Data Source V2 API in Spark 3.0 - Part 4 : In-Memory Data Source with Partitioning

Spark 3.0 is a major release of Apache Spark framework. It’s been in preview from last December and going to have a stable release very soon. As part of major release, Spark has a habit of shaking up API’s to bring it to latest standards. There will be breaking changes also in these API’s. One of such API is Data source V2 API.

Data Source V2 API, a new data source API for spark, was introduced in spark 2.3. Then it’s been updated in spark 2.4. I have written detailed posts on same here.

This API is going to be completely changed in Spark 3.0. Spark rarely change an API this frequently in between releases. But as data source are heart of the framework, they are improved constantly. Also in spark 2.4, these API’s were marked evolving. This means they are meant to be changed in future.

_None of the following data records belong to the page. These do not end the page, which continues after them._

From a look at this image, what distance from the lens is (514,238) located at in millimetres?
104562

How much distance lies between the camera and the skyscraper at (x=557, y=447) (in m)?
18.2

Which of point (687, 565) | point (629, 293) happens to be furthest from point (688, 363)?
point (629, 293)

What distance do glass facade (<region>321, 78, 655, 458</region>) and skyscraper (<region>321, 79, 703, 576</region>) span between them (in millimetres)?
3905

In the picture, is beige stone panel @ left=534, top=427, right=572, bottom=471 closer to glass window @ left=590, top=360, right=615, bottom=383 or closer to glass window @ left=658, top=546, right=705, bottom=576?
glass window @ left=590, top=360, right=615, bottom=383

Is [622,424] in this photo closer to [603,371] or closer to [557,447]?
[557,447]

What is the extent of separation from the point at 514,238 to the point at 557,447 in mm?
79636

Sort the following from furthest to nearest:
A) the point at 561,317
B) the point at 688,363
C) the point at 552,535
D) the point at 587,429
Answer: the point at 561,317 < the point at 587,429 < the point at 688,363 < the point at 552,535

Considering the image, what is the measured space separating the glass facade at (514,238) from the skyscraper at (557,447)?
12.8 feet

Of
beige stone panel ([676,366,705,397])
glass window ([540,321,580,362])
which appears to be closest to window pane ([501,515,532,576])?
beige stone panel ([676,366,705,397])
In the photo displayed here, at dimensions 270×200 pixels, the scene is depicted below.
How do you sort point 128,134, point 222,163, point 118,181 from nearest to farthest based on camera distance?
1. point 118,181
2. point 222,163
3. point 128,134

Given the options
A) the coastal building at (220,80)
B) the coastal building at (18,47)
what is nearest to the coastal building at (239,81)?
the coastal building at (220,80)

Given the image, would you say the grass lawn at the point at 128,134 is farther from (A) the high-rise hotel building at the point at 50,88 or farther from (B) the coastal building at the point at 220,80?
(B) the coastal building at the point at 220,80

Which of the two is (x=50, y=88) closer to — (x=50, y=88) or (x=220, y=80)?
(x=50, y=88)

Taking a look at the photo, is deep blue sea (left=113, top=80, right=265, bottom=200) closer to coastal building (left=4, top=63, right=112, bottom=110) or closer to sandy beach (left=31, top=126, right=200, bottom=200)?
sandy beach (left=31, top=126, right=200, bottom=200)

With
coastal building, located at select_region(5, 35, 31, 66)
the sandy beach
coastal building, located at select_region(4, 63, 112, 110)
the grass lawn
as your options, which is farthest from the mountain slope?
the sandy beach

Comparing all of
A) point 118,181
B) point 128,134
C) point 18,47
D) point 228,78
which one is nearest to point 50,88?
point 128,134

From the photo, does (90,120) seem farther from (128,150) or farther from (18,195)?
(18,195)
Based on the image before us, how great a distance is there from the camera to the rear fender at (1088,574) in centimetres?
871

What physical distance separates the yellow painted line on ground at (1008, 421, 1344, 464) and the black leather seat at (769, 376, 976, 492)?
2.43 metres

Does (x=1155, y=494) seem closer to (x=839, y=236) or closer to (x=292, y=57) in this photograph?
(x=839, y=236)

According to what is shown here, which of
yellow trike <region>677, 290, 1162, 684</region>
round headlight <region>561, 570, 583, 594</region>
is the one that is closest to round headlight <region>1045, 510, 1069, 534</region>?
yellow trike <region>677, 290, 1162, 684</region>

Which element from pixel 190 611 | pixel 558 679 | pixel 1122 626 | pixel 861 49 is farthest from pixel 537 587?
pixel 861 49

The usage of the data sources have not changed in 3.0. So if you are a user of the third party data sources you don’t need to worry. These changes are geared mainly towards the developer of these sources. Also all the sources written V1 API going to work even in 3.0. So if your source is not updated, no need to panic. It’s going to work without latest optimisations.

These new changes in V2 API brings more control to data source developer and better integration with spark optimiser. Moving to this API makes third party sources more performant. So in these series of posts I will be discussing the new Data source V2 API in 3.0.

This is fourth post in the series where we discuss about adding partition support for in-memory data source we built in last post.You can read all the posts in the series here.

Partitions

In spark, number of partitions for a given Dataframe is decided at the driver. As most of the partition logic is driven based on size of data, it’s a meta data operation.

The in-memory data source which we built in last post had only one partition. In this post, we will see how to add multiple partitions and how to read them.

Adding Multiple Partitions

As we discussed in last blog, number of partitions for a given dataframe is decided by number of input partitions we create. That’s why it was an array. As these objects are created at driver, they should not be using actual data itself.

class SimplePartition(val start:Int, val end:Int) extends InputPartition

class SimpleScan extends Scan with Batch{
  override def readSchema(): StructType =  StructType(Array(StructField("value", StringType)))

  override def toBatch: Batch = this

  override def planInputPartitions(): Array[InputPartition] = {
    Array(new SimplePartition(0,4),
      new SimplePartition(5,9))
  }
  override def createReaderFactory(): PartitionReaderFactory = new SimplePartitionReaderFactory()
}

In above code, we have SimplePartition which remembers it’s start and end.

Then in planInputPartitions we are creating two partitions with start and end indices. This signals to spark that we need two partitions in dataframe.

Passing Partitions to Partition Reader

class SimplePartitionReaderFactory extends PartitionReaderFactory {
  override def createReader(partition: InputPartition): PartitionReader[InternalRow] = new
      SimplePartitionReader(partition.asInstanceOf[SimplePartition])
}

In above code, by casting InputPartition* to **SimplePartition we are making sure that right partition is sent.

Reading From Partitions

Once we define the partitions, we need to update our PartitionReader to read from specific partitions. The below is the code for the same

class SimplePartitionReader(inputPartition: SimplePartition) extends PartitionReader[InternalRow] {

  val values = Array("1", "2", "3", "4", "5","6","7","8","9","10")

  var index = inputPartition.start

  def next = index <= inputPartition.end

  def get = {
    val stringValue = values(index)
    val stringUtf = UTF8String.fromString(stringValue)
    val row = InternalRow(stringUtf)
    index = index + 1
    row
  }

  def close() = Unit

}

In the above code, we get start and end from the partition objects. These will be start and end indexes. Using these two we will know which are the indexes to read.

Now each of these readers will read distinct parts of the array thus giving partition level parallelism.

Code

You can access complete code on github.

Conclusion

In this post, we discussed about how to add partitioning support for our in memory connector. The Scan API of the data source v3 allows us to separate partitioning concerns between driver and executor.